More broadly, to what extent does the new “America first” Trump perspective on global governance signal a decline in the traditional hegemony of international economics (and the need for global institutions such as the WTO and the UN) in favour of international relations between sovereign states? To what extent is the level at which particular global challenges can be most effectively addressed: at regional/local level or at national or supra-national level, a factor which has been (in-)sufficiently addressed in such debates? To what extent might the relevance of those governance levels (think of subsidiarity) change over time as a result of the use and application of new digital technologies? How does democracy and the accompanying political institutions adapt to the need for such changing patterns in regional versus national and/or global governance? I could go on, but I hope the point is made: UNU-CRIS is a hot place, maybe not the most comfortable place to be on 25 July 2019, the hottest day ever, but certainly the place to be for addressing such major intellectual challenges.
In the coming week and months you will read some of the views and visions of UNU-CRIS staff here. You have been warned!
------------------------------------------------------------------------------------------------------------------------------------------------------
Professor Luc Soete is Director Ad Interim of UNU-CRIS.
After having obtained his economics degree from Ghent University, he started as research assistant at the Centre for Development Studies at the University of Antwerp. Subsequently he obtained a British Council fellowship and did a doctorate in economics at the University of Sussex. He then embarked on a research career in Britain first at the Institute of Development Studies and later on at the Science Policy Research Unit both at the University of Sussex.
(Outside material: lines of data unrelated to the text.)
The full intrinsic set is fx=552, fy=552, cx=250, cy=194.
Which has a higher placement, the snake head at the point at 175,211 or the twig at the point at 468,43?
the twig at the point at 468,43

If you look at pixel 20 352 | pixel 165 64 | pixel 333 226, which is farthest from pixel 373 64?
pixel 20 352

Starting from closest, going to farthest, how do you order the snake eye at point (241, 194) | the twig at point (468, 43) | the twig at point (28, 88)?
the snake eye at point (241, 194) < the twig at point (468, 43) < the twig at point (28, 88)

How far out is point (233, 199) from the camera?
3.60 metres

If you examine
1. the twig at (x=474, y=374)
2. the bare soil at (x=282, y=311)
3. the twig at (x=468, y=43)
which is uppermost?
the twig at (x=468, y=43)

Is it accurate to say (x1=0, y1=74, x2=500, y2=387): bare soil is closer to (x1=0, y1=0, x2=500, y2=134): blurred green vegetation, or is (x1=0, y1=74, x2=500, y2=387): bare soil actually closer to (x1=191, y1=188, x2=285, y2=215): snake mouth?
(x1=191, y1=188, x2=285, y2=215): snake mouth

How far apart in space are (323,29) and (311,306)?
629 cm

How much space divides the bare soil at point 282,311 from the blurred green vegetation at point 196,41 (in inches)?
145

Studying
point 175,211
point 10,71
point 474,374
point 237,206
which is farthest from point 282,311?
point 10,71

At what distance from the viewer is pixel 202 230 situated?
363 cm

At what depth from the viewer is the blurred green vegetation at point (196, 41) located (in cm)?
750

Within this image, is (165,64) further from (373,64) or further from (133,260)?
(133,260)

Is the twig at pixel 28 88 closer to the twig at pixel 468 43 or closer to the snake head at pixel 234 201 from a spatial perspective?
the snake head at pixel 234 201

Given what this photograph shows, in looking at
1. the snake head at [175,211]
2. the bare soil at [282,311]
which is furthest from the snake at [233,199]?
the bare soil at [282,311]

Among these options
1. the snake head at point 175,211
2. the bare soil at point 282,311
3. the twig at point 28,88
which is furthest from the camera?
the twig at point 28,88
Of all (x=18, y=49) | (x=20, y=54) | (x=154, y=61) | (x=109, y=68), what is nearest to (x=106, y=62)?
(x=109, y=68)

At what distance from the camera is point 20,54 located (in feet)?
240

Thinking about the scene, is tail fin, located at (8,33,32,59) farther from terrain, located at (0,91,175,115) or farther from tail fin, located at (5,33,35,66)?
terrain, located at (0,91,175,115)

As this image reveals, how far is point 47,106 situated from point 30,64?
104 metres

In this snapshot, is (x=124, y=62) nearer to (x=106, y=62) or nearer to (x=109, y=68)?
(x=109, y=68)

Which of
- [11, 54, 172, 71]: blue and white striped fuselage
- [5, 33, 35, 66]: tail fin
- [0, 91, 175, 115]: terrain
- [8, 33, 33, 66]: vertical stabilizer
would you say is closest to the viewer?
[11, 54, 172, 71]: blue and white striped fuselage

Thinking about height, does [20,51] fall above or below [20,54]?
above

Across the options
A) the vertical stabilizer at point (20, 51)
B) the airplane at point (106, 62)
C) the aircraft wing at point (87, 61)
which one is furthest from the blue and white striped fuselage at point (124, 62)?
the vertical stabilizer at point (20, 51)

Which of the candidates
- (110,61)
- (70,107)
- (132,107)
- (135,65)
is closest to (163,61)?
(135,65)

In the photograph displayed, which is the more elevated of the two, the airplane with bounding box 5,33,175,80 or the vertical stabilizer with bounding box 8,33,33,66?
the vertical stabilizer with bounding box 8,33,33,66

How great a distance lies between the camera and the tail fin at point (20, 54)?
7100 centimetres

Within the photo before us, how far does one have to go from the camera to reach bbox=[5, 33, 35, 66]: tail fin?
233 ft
In 1986 he was appointed professor of International Economic Relations at the Maastricht University School of Business and Economics, where he established the Maastricht Economic Research Institute on Innovation and Technology (MERIT), which became part of United Nations University in 2005.
He was director of UNU-MERIT from 2005 till 2012. He became Rector Magnificus of Maastricht University from September 2012 to September 2016.
Luc Soete has been Chairman of the Research, Innovation, and Science Policy Expert (RISE) High Level Group for Commissioner Carlos Moedas from 2013 till 2017 and of the Economic and Social Impact of Research (RISE) Expert Group for the European Commission from 2017 till the end of 2018. Over the last two years he was also the coordinator of the so-called “Tour d’Europe”, an initiative of the Directorate for Research and Innovation of the European Commission.
He has also been a member of the Dutch Advisory Council for Science, Technology and Innovation (AWTI) from 2004 till 2015. He has honorary doctorates from the Universities of Ghent, Liège and Sussex.
Currently Professor Soete is Honorary Professor of International Economic Relations at Maastricht University and vice-president of the supervisory board of the Technical University of Delft.